◆ **Exercise**
Copy out the listing word for word, from the line containing "Which one from" down to the line containing "What is the distance that", both included.

◆ **Given data**
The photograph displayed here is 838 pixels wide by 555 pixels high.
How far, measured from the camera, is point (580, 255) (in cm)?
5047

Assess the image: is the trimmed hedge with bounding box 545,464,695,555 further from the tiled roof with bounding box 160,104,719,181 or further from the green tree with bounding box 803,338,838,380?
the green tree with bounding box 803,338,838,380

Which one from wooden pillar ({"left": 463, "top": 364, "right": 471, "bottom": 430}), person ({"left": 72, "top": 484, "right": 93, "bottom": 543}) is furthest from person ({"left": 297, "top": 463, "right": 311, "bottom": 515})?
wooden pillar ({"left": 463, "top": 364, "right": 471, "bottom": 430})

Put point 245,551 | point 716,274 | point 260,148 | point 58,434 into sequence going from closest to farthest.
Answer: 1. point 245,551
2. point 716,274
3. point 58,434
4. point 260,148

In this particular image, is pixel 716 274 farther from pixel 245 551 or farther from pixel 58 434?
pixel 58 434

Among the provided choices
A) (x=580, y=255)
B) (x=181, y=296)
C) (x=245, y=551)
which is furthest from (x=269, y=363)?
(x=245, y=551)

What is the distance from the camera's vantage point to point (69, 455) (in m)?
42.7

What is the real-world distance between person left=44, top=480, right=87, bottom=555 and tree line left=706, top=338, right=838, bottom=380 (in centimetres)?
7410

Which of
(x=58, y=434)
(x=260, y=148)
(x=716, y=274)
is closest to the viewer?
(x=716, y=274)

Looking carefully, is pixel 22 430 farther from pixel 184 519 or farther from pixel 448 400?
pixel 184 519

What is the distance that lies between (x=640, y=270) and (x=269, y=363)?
---
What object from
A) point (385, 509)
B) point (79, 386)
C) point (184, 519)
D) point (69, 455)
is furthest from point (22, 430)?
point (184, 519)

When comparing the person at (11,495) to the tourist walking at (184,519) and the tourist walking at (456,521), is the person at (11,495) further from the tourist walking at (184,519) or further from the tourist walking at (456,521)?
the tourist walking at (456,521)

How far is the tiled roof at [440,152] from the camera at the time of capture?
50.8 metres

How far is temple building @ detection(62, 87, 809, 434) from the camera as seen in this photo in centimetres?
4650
* * *
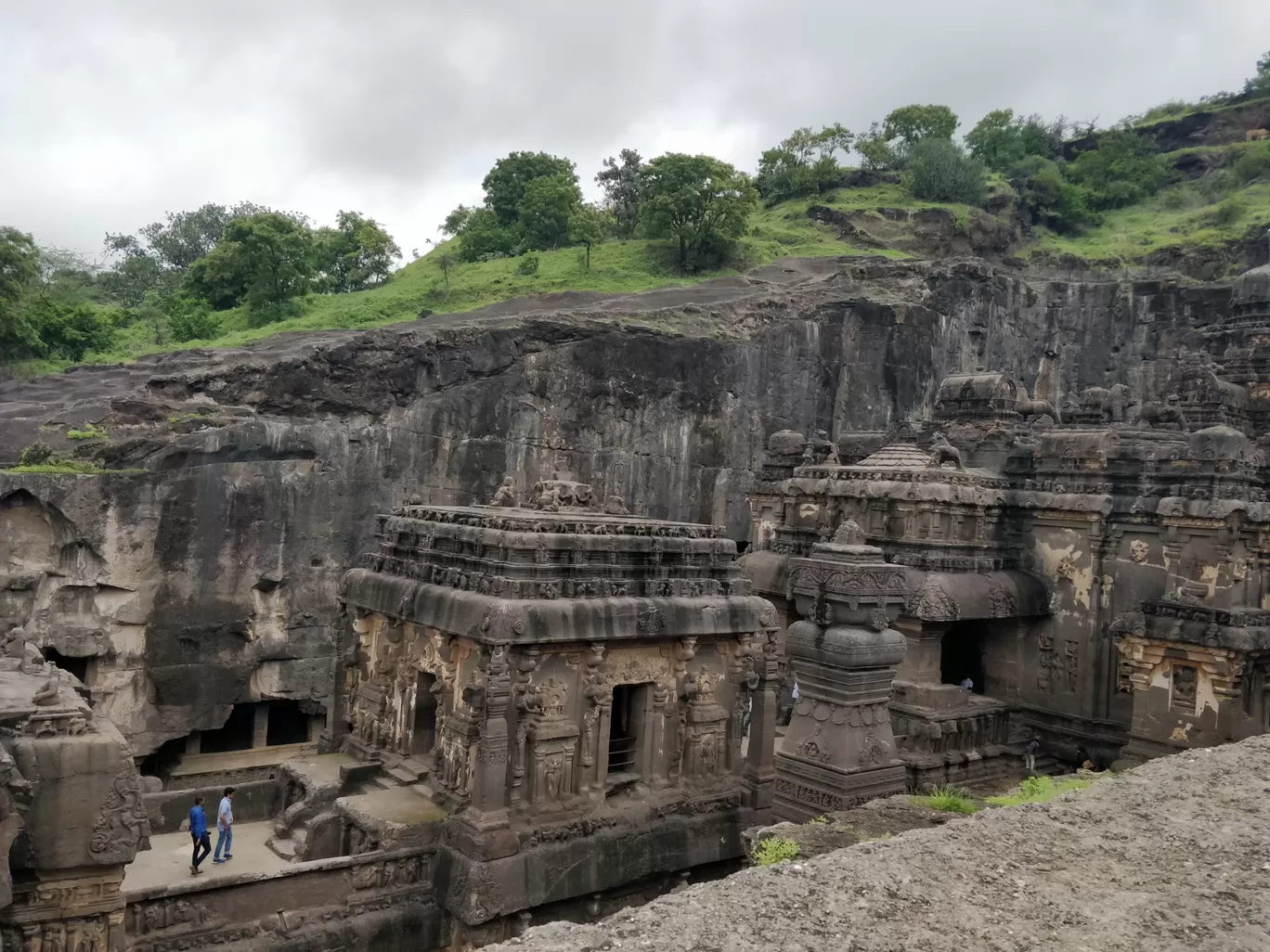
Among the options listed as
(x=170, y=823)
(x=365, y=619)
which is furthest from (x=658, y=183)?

◆ **Correct response**
Which one from wooden pillar ({"left": 463, "top": 364, "right": 471, "bottom": 430}), person ({"left": 72, "top": 484, "right": 93, "bottom": 543}) is furthest from person ({"left": 297, "top": 463, "right": 311, "bottom": 515})?
wooden pillar ({"left": 463, "top": 364, "right": 471, "bottom": 430})

Put point 245,551 | point 716,274 | point 260,148 | point 58,434 into sequence going from closest to farthest.
Answer: 1. point 245,551
2. point 716,274
3. point 58,434
4. point 260,148

In this particular image, is pixel 716 274 farther from pixel 245 551 or farther from pixel 58 434?
pixel 58 434

Among the provided choices
A) (x=580, y=255)
B) (x=181, y=296)
C) (x=245, y=551)
which is furthest from (x=269, y=363)?
(x=245, y=551)

What is the distance from the camera's vantage point to point (69, 455) (in m)?
42.7

What is the real-world distance between person left=44, top=480, right=87, bottom=555 and tree line left=706, top=338, right=838, bottom=380 (in centimetres)?
7410

Which of
(x=58, y=434)
(x=260, y=148)
(x=716, y=274)
is closest to the viewer?
(x=716, y=274)

Looking carefully, is pixel 22 430 farther from pixel 184 519 or farther from pixel 448 400?
pixel 184 519

What is the distance that lies between (x=640, y=270) and (x=269, y=363)?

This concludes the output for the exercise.